Redmond turns to Linux AGAIN for Azure data science primer

CentOS-powered big data playground aims to rescue devs from dependency hell

Microsoft has taken a data science bundle it crafted last November and put it onto an Azure-hosted Linux VM.

The combo, announced at Microsoft's Cortana blog, takes CentOS 7.2, runs it up as an Azure virtual machine image, and packages it with a slew of data science tools.

Microsoft had already run up a Windows Server 2012-based offering, which it announced in November 2015.

If nothing else, a “turn it on and use it” Linux data science bundle will save experimenters from having to pray they don't drop into “dependency” hell to put together a list of tools that includes R Open with the math kernel library, Python 2.7 and 3.5 (the Anaconda distribution), the Azure CLI and Storage Explorer, and PostgreSQL.

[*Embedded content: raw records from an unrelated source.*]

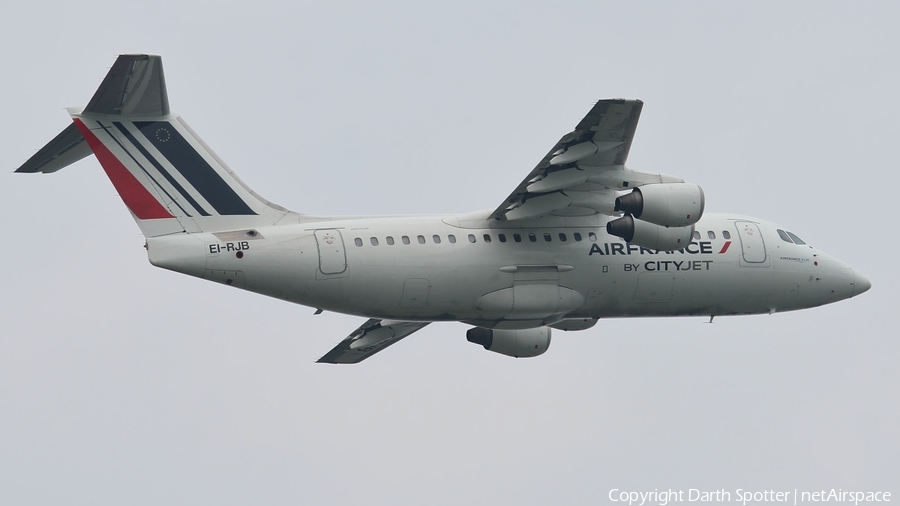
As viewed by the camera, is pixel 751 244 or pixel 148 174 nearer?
pixel 148 174

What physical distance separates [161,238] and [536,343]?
909 cm

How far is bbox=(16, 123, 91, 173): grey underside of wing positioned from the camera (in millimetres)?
25203

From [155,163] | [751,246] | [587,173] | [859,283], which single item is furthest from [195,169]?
[859,283]

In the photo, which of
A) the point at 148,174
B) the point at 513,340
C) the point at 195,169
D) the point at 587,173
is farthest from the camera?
the point at 513,340

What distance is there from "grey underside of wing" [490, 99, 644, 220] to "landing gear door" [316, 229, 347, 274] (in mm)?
3240

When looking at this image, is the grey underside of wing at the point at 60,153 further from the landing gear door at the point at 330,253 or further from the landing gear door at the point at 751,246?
the landing gear door at the point at 751,246

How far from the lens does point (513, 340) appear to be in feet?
101

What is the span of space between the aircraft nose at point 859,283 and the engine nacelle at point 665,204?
5.92 metres

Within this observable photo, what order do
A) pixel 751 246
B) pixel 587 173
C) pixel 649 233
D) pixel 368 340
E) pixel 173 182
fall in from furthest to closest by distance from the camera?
Answer: pixel 368 340
pixel 751 246
pixel 649 233
pixel 587 173
pixel 173 182

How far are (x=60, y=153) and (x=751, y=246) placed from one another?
13.4 m

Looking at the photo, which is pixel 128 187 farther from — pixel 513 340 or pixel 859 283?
pixel 859 283

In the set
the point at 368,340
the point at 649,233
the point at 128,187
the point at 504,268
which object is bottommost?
the point at 368,340

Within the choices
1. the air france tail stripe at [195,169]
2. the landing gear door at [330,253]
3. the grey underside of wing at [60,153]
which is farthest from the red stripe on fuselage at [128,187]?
the landing gear door at [330,253]

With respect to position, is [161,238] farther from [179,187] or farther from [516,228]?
[516,228]
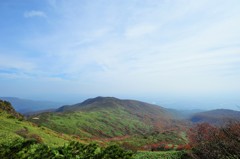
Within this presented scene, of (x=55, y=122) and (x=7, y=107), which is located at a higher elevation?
(x=7, y=107)

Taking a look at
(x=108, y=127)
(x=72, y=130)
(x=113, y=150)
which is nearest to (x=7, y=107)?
(x=72, y=130)

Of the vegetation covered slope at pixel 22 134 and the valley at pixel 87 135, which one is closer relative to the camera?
the valley at pixel 87 135

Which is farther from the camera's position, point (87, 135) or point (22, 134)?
point (87, 135)

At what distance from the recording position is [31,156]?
22062 mm

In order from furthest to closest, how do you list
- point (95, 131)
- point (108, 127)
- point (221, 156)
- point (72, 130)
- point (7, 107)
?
1. point (108, 127)
2. point (95, 131)
3. point (72, 130)
4. point (7, 107)
5. point (221, 156)

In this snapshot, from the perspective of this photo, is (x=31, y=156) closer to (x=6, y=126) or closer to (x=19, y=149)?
(x=19, y=149)

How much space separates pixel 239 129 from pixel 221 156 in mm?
2194

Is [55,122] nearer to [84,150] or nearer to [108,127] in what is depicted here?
[108,127]

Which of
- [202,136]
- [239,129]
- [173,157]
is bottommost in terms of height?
[173,157]

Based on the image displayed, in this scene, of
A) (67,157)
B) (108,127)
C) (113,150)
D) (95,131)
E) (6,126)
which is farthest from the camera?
(108,127)

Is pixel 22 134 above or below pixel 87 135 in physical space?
above

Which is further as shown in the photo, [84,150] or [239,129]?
[84,150]

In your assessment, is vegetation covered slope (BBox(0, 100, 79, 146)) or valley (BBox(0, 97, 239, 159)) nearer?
valley (BBox(0, 97, 239, 159))

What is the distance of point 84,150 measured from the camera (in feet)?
78.1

The machine learning suite includes Azure ML, Redmond's Github-posted Computational Network Toolkit, Vowpal Wabbit (with hashing, allreduce, reductions, learning2search, active, and interactive learning), the XGBoost boosted tree implementation, and the Rattle R GUI tool.

Gopi Kumar, senior program manager for Microsoft's Data Group, says in this post that users should be able to get things up and running in 15 minutes, so “you can standup your own data science VM within your subscription and you’ll be ready to jump right into data exploration and modelling immediately”.

The developer tool list is also fairly long: “Azure SDK in Java, Python, Node.js, Ruby, PHP; Eclipse IDE with Azure Toolkit plugin; code editors like vim, gedit and Emacs (with ESS, auctex add-ons); SQL Server drivers and command line tools like bcp (Bulk Copy), sqlcmd (text based SQL Server query utility); SQuirreL SQL graphical client to access various databases”.

The VM doesn't have a separate fee – users just pay for compute usage based on its size. Prices run from US$0.018 (1.8 cents) per hour to run it on a single core, up to $8.69 for a 32-core Xeon E5v3-based host.

All files are saved if the VM is turned off, and there are extra services available in Azure and in the Cortana Intelligence Suite, he writes. ®